Quoted text –
######
Traditional Catholics share a very similar niche in their own religious ecosystem. By Traditional Catholics, I refer to Churches where the Latin Mass is celebrated. Conservative Inc. equivalent Catholics will be referred to as “JPII Catholics,” defined by their more conservative interpretation of Vatican II as demonstrated by Pope John Paul II.

The similarities between the Populist Right and Traditional Catholics are currently almost entirely in their nature and not in their substance. They do not share a common ethos, but they are each a group of outsiders, and existing power structures focus a great amount of attention and effort in keeping them on the margins of acceptable thought. This similitude can offer Traditional Catholics invaluable insight into their own attempts in resisting Rome’s march toward a wholly un-Catholic universalism and worldliness.

An easy way to illustrate the parallels between the two groups can be demonstrated in two figures: Ronald Reagan and Pope John Paul II. Any Conservative Inc. client would cite Ronald Reagan as the Godfather of the modern Conservative movement. The Populist Right does not share their unfettered admiration, and would quickly point out that he signed an amnesty bill that permanently rendered California a stronghold for the Democrats, among other follies.

On the other hand, JPII Catholics see the Saint they are named after as the epitome of everything good that has sprung from the Novus Ordo. To be clear, I do not consider Saint JPII to be a wicked man by any means. I agree with his Sainthood. But as a Traditional Catholic, I recognize that he reaffirmed Orthodox Catholic social teaching while simultaneously furthering a subtle liberal agenda, epitomized in his kissing of the Koran. This scandal is hard for a lamb of the JPII Catholic flock to come to terms with and look upon in an objective fashion, just as a member of America’s Conservative Inc. would never want to truly examine the negative aspects of Reagan.

This shared skepticism of widely believed narratives is one of the principle unifying factors between these two ideological camps, and a principle dividing factor with their opponents. For further illustration: Traditionalists are unafraid to question the efficacy of Vatican II, while the Populist Right is unafraid to challenge the tenets of democracy.

A second unifying factor between the two groups is a negative outlook toward the current direction of their respective institutions. As a Catholic, this should be obvious: belief in God is vanishing (1), scandals abound, and disbelief in basic Catholic dogma among even Church-attending laity is rife (2). Yet, speaking to a typical JPII Catholic, one sadly finds that they have their head buried deep in the sand with respect to the crises in the Church, or they are uninterested in discussing them. My own anecdote involves a college student telling me he believes his generation is turning the tide back toward the Faith. This optimism is not just false, it is foolish and dangerous. Nonetheless, I have found it to be the prevailing attitude among young JPII Catholics.

The Populist Right’s pessimism lies in the numbers as well: deaths of despair have never been higher (3), illegal immigration seems impossible to quell, and usurious debt is sinking countless lives into economic ruin. Conservative Inc. can only speak to the (limited) economic prosperity of a rising stock market and tax cuts, while ignoring the unspeakable spiritual misery of a society in love with Mammon.
######
Request – From the passage on Traditional Catholics and the Populist Right, extract word for word the part between "Traditional Catholics share" and "by Pope John Paul II.", inclusive.

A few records
######
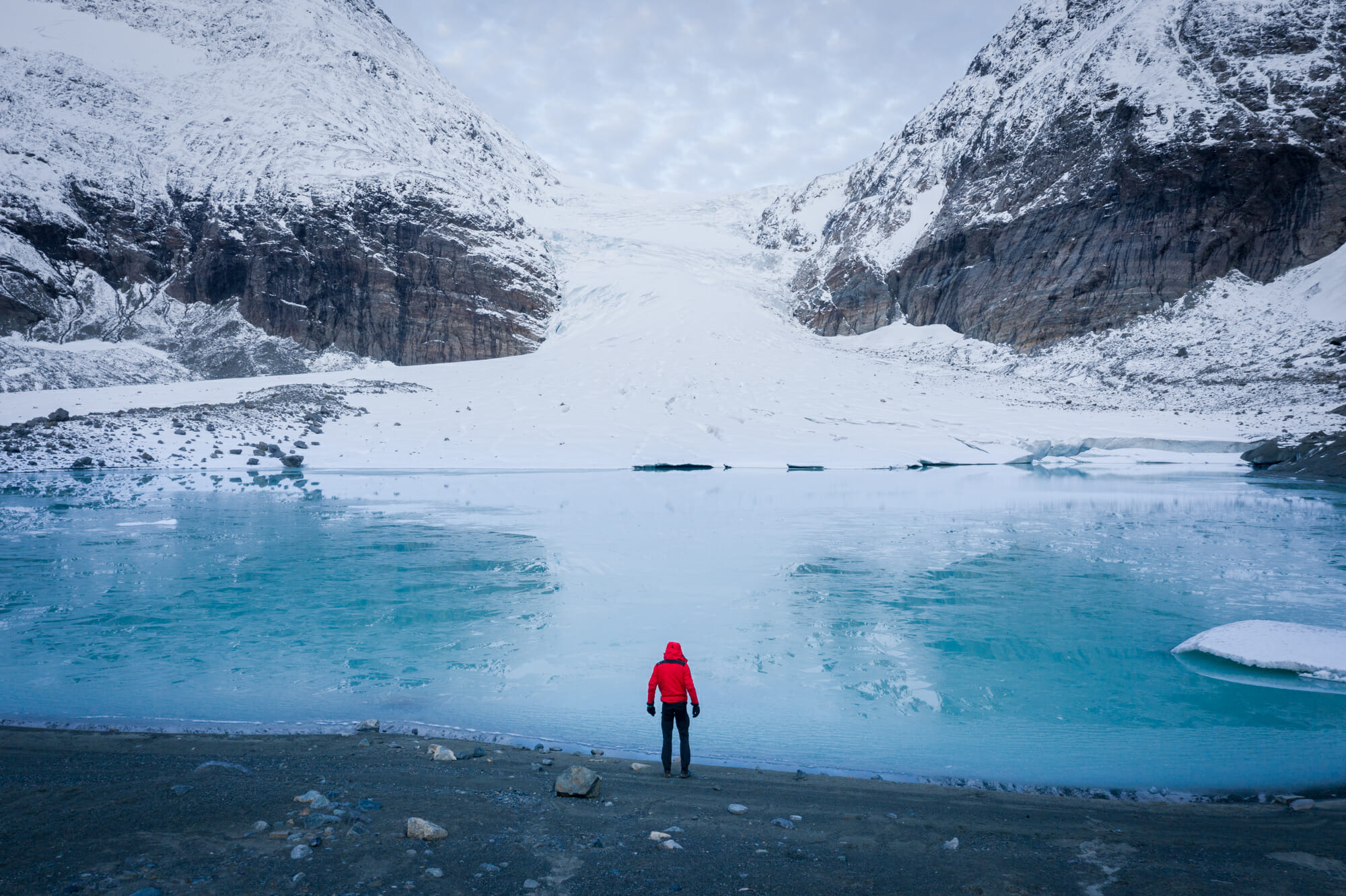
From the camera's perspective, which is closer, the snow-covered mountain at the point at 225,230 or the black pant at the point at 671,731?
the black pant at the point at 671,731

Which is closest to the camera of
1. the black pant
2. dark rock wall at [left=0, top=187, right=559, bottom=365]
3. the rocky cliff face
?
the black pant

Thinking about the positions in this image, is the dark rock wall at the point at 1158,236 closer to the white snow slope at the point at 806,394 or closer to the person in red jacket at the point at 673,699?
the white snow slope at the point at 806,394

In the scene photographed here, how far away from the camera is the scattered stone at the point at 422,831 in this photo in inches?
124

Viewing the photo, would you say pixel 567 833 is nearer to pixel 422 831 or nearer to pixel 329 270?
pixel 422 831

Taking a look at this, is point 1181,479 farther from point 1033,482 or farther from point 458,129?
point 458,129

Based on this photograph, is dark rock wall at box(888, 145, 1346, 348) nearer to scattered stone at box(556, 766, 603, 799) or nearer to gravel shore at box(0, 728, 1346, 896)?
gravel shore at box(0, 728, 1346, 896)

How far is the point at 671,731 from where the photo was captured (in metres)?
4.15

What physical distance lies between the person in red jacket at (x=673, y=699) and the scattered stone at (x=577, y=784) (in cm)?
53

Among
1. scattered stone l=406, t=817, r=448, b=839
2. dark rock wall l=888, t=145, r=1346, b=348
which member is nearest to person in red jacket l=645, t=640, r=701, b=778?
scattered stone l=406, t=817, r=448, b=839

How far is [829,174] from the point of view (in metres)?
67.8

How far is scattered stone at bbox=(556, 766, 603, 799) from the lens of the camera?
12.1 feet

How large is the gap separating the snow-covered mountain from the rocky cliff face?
######
Exercise result –
Traditional Catholics share a very similar niche in their own religious ecosystem. By Traditional Catholics, I refer to Churches where the Latin Mass is celebrated. Conservative Inc. equivalent Catholics will be referred to as “JPII Catholics,” defined by their more conservative interpretation of Vatican II as demonstrated by Pope John Paul II.